The United States Postal Service is under severe threat. With the pandemic crisis driving down mail volumes by 50% or more this year, the Postal Service is on track to run out of money by September.

While a postal bankruptcy would be devastating for the entire country, our state’s losses would be particularly severe.

More than 18,000 Georgians work directly for the Postal Service, including at the Atlanta-based Mail Recovery Center. More Georgians work as postal workers, in other words, than as fast food cooks, firefighters, electricians, or childcare workers. USPS provides good, family-sustaining jobs with benefits, and is a leading provider of these jobs for African-Americans and veterans in particular.

The Postal Service is also the backbone of a broader mailing industry which employs over 210,000 people here in Georgia, including those at the United Parcel Service world headquarters in Sandy Springs. UPS, Fedex, and other private carriers rely on the vast, universal public postal service network to handle the last leg of a significant share of package deliveries.

During this crisis, postal workers are playing a more vital role than ever, risking their own safety to continue to deliver medicine, food, and other essentials so Georgians can stay home. The Veterans Administration estimates that approximately 80% of all the prescriptions provided to veterans go through the mail. In fact, one of their two servicing centers for these prescriptions is in Dublin.

A functioning Postal Service is also necessary for safe elections during the pandemic. Already, 1 million Georgians have requested mail-in ballots in 2020.

In March, a bipartisan group of lawmakers agreed to a postal relief plan, but the White House blocked it from the final stimulus bill. Instead, the White House has demanded major rate hikes, post office closures, and job cuts in exchange for a loan to the service.

Rate hikes — especially on businesses and other delivery services — would almost certainly be passed on to customers. Institute for Policy Studies research finds that UPS and Fedex already impose delivery surcharges on suburban and rural areas that are home to 70 million people. So if the USPS goes bankrupt, service to Georgia’s remote rural areas would likely become much more expensive, or even discontinued altogether.
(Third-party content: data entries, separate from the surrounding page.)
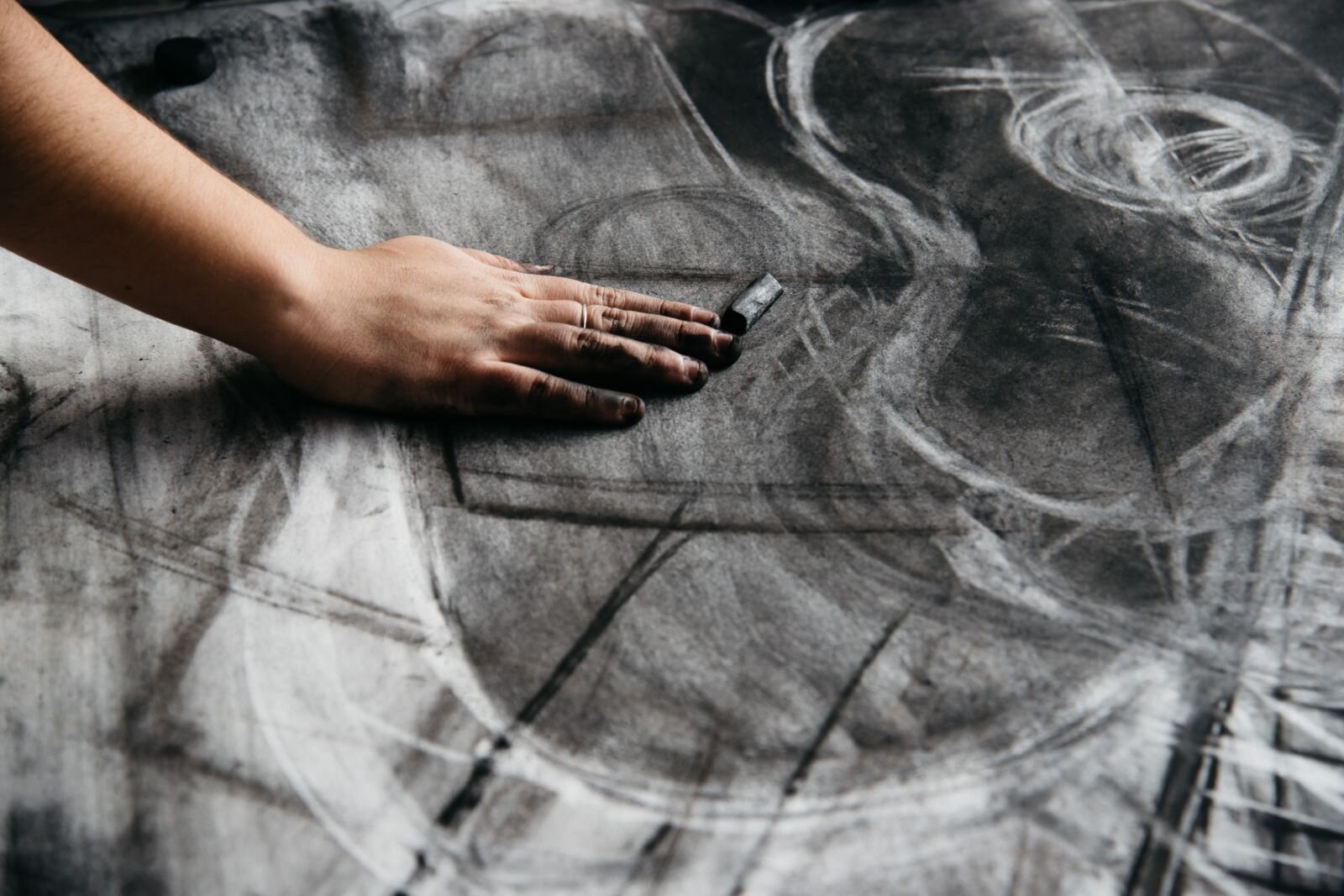 Zdjęcie przedstawia zbliżenie na rysunek wykonywany węglem. Dużych rozmiarów karton pokryty jest w różnych kierunkach prostymi kreskami, częściowo roztartymi oraz kolistymi przecierkami wykonanymi na rysunku gumką. Ręka autora, z ubrudzonymi węglem palcami opiera się o kartkę, obok dłoni leży pałeczka węgla rysunkowego.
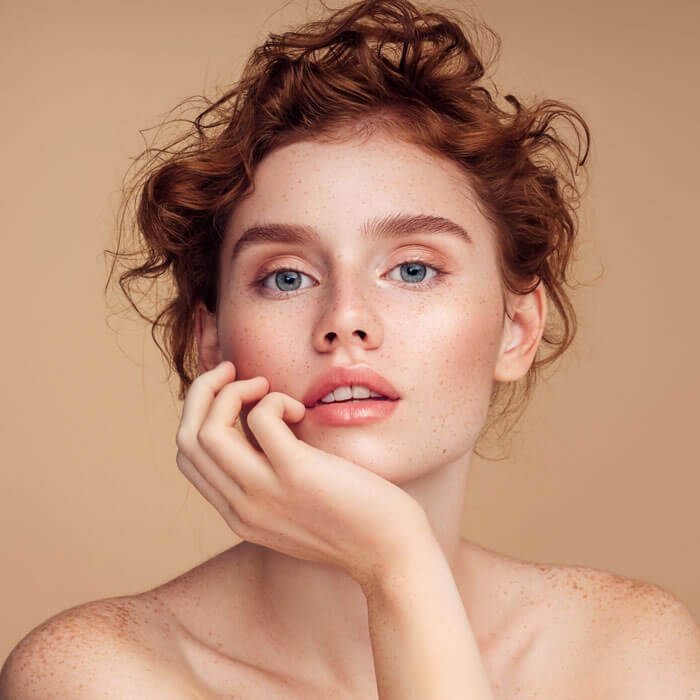 Beautiful redhead woman with her hand on her cheek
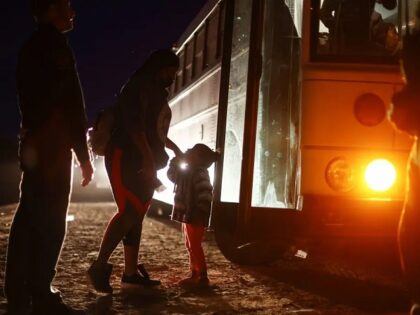 Migrants on buses in Massachusetts towns without warning. ( Mario Tama/Getty Images)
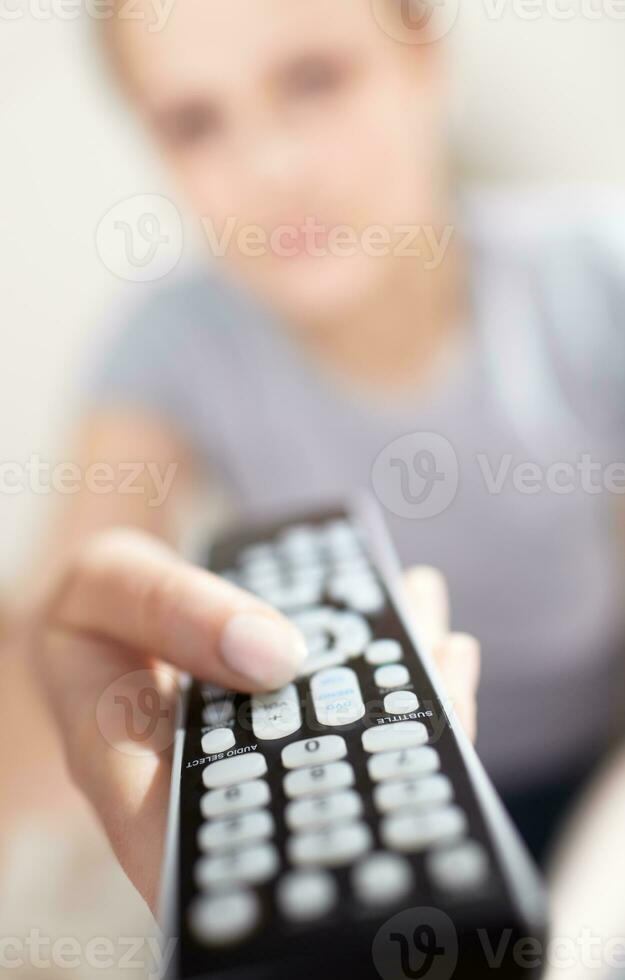 giovane donna con a distanza Guardando tv. foto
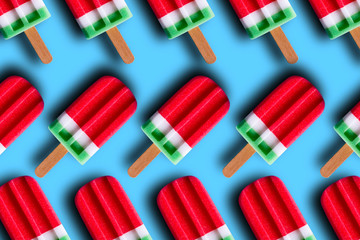 Flat lay of colorful ice cream on the modern rustic on blue background at home office desk wallpaper, top view colorful ice cream pattern on blue pastel background. Minimal summer concept.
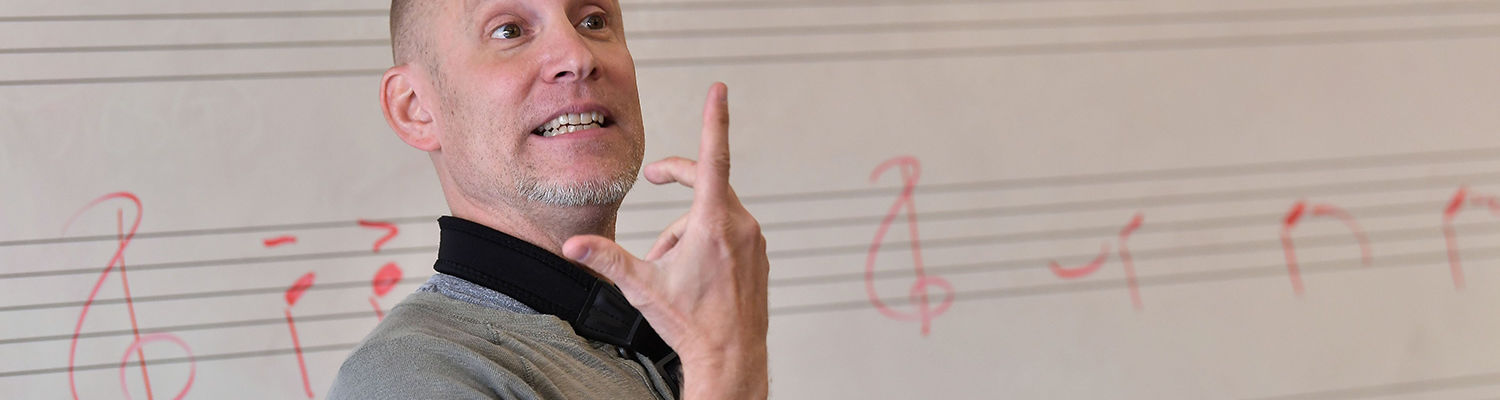 Music instructor in front of a white board with staff and musical notes written on it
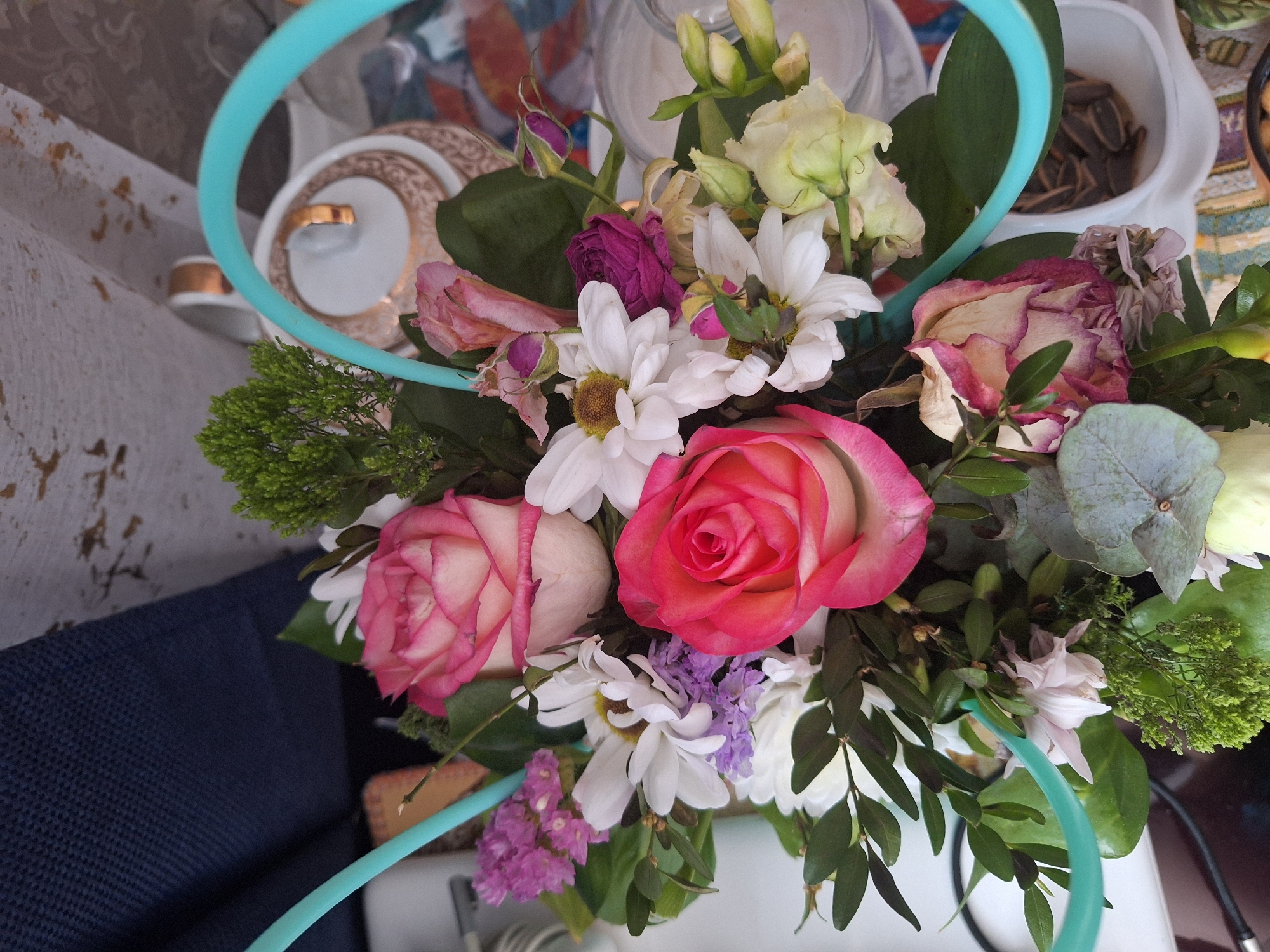 Floral arrangement with mixed flowers observed on Moscow table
We can still prevent this.

The House recently passed the HEROES Act, which included $25 billion in direct aid to our Postal Service. And while Trump has appointed a union-busting political crony (with no postal experience) as the new Postmaster General, members of Congress have started a bipartisan Postal Preservation Caucus to protect the public post office.

Georgia’s members of Congress should join that caucus. And its Republican senators should commit to supporting aid for the postal service when the Senate considers the HEROES Act.

Americans across the political spectrum see the valuable work postal workers do every day in our own neighborhoods, even in “normal” times. It’s the most popular federal agency. Now more than ever, we need to protect it.

The writer is an Inequality Research Analyst for the Institute for Policy Studies, an independent research organization. He lives in Tucker.